*** Отрывок из текста ***
Олесь Бузина - Тайная история Украины-Руси
И ведь что забавно! Мы даже не знаем, что случилось с захваченными вместе с Мазепой спутниками! Продали их? Подарили? Разослали по запорожским зимовьям? Продолжение же мазепиных приключений известно в мельчайших подробностях. Воистину История решила, что перед ней ценный человеческий материал!
В 1682 году Самойлович сделал нашего героя генеральным есаулом. В казачьей иерархии это был один из важнейших рангов. Есаул командовал сердюками — наемными полками, которыми к тому времени уже обзавелись гетманы. А это было самое боеспособное войско в Украине. Сердюков, служивших за жалование, не отвлекали для сенокоса. Конечно, во главе их нужно было держать верного человека!
Днепр Мазепа пересек, как пишет Величко, только в той одежонке, в которой его поймал в степи Сирко. Поначалу ему достался лишь хутор, подаренный гетманом. Но вскоре Мазепа разбогател на спекуляции водкой.
*** Фрагменты материала ***
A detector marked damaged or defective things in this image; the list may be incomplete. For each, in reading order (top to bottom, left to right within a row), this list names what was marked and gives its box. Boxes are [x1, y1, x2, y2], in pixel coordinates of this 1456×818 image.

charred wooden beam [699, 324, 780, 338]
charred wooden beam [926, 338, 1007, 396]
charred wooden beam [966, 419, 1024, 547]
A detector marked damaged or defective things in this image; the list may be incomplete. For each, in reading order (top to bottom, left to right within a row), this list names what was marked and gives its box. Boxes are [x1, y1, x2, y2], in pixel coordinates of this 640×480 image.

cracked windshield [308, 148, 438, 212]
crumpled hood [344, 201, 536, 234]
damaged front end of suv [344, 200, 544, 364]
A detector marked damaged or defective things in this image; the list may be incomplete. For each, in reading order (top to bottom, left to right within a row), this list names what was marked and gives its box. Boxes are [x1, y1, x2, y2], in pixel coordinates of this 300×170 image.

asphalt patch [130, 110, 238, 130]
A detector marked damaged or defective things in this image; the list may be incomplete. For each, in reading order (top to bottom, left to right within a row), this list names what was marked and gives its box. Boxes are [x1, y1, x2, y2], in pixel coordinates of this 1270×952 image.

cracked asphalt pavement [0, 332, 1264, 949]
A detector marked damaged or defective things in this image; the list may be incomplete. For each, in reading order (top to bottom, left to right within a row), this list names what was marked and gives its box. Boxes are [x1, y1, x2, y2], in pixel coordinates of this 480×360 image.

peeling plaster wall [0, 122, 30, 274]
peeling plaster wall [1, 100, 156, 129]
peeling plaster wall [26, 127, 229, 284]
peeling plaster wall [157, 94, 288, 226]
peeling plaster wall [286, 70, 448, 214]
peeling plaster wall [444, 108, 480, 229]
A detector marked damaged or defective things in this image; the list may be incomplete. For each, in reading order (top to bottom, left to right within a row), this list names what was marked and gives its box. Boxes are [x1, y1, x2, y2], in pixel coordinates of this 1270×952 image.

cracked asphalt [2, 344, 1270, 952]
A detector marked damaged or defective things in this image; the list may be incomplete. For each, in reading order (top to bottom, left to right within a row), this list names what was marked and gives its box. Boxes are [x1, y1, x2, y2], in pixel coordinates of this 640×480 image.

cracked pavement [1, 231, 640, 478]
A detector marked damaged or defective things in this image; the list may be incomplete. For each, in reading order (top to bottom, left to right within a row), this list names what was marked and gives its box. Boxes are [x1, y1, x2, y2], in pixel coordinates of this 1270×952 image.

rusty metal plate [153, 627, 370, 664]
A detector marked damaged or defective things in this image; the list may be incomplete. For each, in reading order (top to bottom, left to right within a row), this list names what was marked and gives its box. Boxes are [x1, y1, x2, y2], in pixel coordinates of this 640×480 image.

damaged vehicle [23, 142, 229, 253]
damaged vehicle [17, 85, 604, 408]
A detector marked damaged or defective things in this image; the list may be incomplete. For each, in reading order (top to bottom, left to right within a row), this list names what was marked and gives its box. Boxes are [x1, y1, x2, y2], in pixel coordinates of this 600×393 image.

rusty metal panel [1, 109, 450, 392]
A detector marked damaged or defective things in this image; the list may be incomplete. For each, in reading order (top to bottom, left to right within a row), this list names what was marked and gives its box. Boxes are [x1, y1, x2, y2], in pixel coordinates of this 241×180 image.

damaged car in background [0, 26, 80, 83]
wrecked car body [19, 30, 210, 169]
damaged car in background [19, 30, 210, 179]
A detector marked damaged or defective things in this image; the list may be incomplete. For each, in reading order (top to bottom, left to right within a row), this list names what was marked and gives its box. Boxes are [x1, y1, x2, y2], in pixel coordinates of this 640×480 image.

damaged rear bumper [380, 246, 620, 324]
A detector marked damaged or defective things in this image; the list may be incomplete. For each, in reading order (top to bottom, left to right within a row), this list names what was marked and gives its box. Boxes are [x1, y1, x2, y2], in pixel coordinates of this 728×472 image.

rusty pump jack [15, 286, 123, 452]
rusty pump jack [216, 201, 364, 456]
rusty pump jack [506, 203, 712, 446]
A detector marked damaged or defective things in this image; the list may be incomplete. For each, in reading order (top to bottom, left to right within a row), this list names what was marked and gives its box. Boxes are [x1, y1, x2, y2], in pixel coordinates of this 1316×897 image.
***
Вопросы по материалу:
[A] Кто назван по имени в отрывке о Мазепе, если не считать заголовка? Перечислите всех.
[B] В каком году, согласно отрывку о Мазепе, Самойлович сделал «нашего героя» генеральным есаулом?
[C] Перепишите фрагмент отрывка о Мазепе между словами «В 1682 году» и «на спекуляции водкой.» включительно, поменяв «водкой» на «солью».

Ответы по заданиям:
[A] Мазепа, Самойлович, Величко, Сирко

[B] В 1682 году.

[C]
В 1682 году Самойлович сделал нашего героя генеральным есаулом. В казачьей иерархии это был один из важнейших рангов. Есаул командовал сердюками — наемными полками, которыми к тому времени уже обзавелись гетманы. А это было самое боеспособное войско в Украине. Сердюков, служивших за жалование, не отвлекали для сенокоса. Конечно, во главе их нужно было держать верного человека!
Днепр Мазепа пересек, как пишет Величко, только в той одежонке, в которой его поймал в степи Сирко. Поначалу ему достался лишь хутор, подаренный гетманом. Но вскоре Мазепа разбогател на спекуляции солью.